| Tasks to perform |
- A) Reproduce the passage of the sanctions and FinCEN update from "The same day, OFAC" up to and including "on Ethiopia-related sanctions.".
- B) In the sanctions and FinCEN update, in which years was Section 5326 amended?

The same day, OFAC issued Ethiopia General License 4, “Authorizing the Wind Down of Transactions Involving Hidri Trust or Red Sea Trading Corporation,” which are two of the four entities for which sanctions were announced. Ethiopia General License 4 authorizes “all transactions and activities prohibited by Executive Order (E.O.) 14046 that are ordinarily incident and necessary to the wind down of transactions involving Hidri Trust or Red Sea Trading Corporation” through December 14, provided certain criteria are met. OFAC also updated FAQ 927, which provides clarification on non-U.S. persons’ risk exposure to U.S. sanctions for engaging in transactions and activities that would be authorized for U.S. persons pursuant to the prior E.O. of September 17. Additionally, OFAC published two new FAQs (935 and 936), which provide further information on Ethiopia-related sanctions.
On November 15, the Financial Crimes Enforcement Network (FinCEN) published a final rule in the Federal Register, which updates regulation 31 CFR 1010.370 to mirror statutory amendments to Section 5326 of the Bank Security Act (BSA). Specifically, Section 5326 has been amended three times (in 1992, 2001, and 2017) to expand the authority of the Secretary of the Department of the Treasury. The final rule updates the regulation to reflect the subsequent statutory amendments by, among other things, updating the authority of FinCEN to issue orders imposing additional reporting and recordkeeping requirements on financial institutions and nonfinancial trades or businesses in a geographic area. The final rule also notes that since the amendments promulgated by the rule conform the regulation to the statute and reflect no discretionary or substantive determination, no public comment was solicited; therefore, the final rule is effective immediately.

| Data extract |
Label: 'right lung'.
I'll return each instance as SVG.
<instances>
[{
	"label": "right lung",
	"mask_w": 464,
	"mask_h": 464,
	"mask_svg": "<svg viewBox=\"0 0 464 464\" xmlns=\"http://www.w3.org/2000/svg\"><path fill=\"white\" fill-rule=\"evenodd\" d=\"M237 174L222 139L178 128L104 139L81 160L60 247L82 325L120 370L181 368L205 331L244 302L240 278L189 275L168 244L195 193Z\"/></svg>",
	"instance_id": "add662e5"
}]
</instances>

--

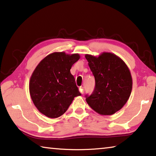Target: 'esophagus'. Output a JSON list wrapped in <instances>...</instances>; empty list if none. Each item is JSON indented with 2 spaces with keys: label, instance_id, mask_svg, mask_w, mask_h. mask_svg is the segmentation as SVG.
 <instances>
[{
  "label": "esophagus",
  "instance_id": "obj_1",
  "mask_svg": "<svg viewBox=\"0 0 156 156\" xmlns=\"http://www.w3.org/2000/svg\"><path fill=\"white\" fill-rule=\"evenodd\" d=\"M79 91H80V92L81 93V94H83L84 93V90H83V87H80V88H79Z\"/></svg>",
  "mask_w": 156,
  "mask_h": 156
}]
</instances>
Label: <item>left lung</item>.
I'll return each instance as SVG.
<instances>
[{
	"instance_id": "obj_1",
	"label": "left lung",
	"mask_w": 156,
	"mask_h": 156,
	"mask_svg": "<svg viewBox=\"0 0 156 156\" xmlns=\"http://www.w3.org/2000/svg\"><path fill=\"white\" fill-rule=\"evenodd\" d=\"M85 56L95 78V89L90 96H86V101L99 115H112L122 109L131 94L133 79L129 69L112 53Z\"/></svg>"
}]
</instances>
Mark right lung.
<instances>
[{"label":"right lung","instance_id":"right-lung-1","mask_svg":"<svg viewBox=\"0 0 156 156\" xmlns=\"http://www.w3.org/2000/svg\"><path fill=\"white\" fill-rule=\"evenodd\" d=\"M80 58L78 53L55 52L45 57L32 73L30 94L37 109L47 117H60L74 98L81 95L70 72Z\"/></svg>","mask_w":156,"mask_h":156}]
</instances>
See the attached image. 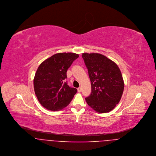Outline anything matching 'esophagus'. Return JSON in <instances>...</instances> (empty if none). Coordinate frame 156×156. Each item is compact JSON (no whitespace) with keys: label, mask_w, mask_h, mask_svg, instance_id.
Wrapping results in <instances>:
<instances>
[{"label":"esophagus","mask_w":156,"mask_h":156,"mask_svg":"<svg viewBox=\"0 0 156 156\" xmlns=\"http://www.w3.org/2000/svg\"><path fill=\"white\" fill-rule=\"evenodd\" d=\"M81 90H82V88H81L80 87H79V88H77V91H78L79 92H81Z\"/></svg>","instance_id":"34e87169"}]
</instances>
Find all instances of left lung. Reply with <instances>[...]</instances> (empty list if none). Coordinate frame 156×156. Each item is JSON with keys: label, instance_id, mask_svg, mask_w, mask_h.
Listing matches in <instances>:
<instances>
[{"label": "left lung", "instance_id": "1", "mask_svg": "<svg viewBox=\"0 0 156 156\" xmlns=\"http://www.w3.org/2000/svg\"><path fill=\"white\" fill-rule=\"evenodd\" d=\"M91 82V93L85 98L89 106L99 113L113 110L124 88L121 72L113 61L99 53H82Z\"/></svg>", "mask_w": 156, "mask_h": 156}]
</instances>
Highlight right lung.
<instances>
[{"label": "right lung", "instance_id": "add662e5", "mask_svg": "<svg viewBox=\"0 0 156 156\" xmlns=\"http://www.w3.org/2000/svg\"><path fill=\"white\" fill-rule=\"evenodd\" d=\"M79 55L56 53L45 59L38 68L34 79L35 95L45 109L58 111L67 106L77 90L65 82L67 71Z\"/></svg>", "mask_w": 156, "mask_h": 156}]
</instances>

--

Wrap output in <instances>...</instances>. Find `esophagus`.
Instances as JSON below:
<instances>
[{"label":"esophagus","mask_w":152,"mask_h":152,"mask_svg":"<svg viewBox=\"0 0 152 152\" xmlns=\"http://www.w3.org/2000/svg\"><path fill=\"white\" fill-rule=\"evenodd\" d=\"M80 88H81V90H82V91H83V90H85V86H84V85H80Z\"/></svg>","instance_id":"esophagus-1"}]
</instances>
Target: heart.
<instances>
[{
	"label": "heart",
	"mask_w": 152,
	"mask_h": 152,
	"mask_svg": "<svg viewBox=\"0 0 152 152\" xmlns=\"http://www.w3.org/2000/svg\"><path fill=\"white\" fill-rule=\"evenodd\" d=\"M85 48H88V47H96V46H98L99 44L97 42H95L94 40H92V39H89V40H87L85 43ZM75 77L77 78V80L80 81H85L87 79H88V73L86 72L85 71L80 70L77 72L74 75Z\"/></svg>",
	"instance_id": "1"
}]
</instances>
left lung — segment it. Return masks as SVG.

| Solutions by task |
- A)
The same day, OFAC issued Ethiopia General License 4, “Authorizing the Wind Down of Transactions Involving Hidri Trust or Red Sea Trading Corporation,” which are two of the four entities for which sanctions were announced. Ethiopia General License 4 authorizes “all transactions and activities prohibited by Executive Order (E.O.) 14046 that are ordinarily incident and necessary to the wind down of transactions involving Hidri Trust or Red Sea Trading Corporation” through December 14, provided certain criteria are met. OFAC also updated FAQ 927, which provides clarification on non-U.S. persons’ risk exposure to U.S. sanctions for engaging in transactions and activities that would be authorized for U.S. persons pursuant to the prior E.O. of September 17. Additionally, OFAC published two new FAQs (935 and 936), which provide further information on Ethiopia-related sanctions.

- B) 1992, 2001, and 2017.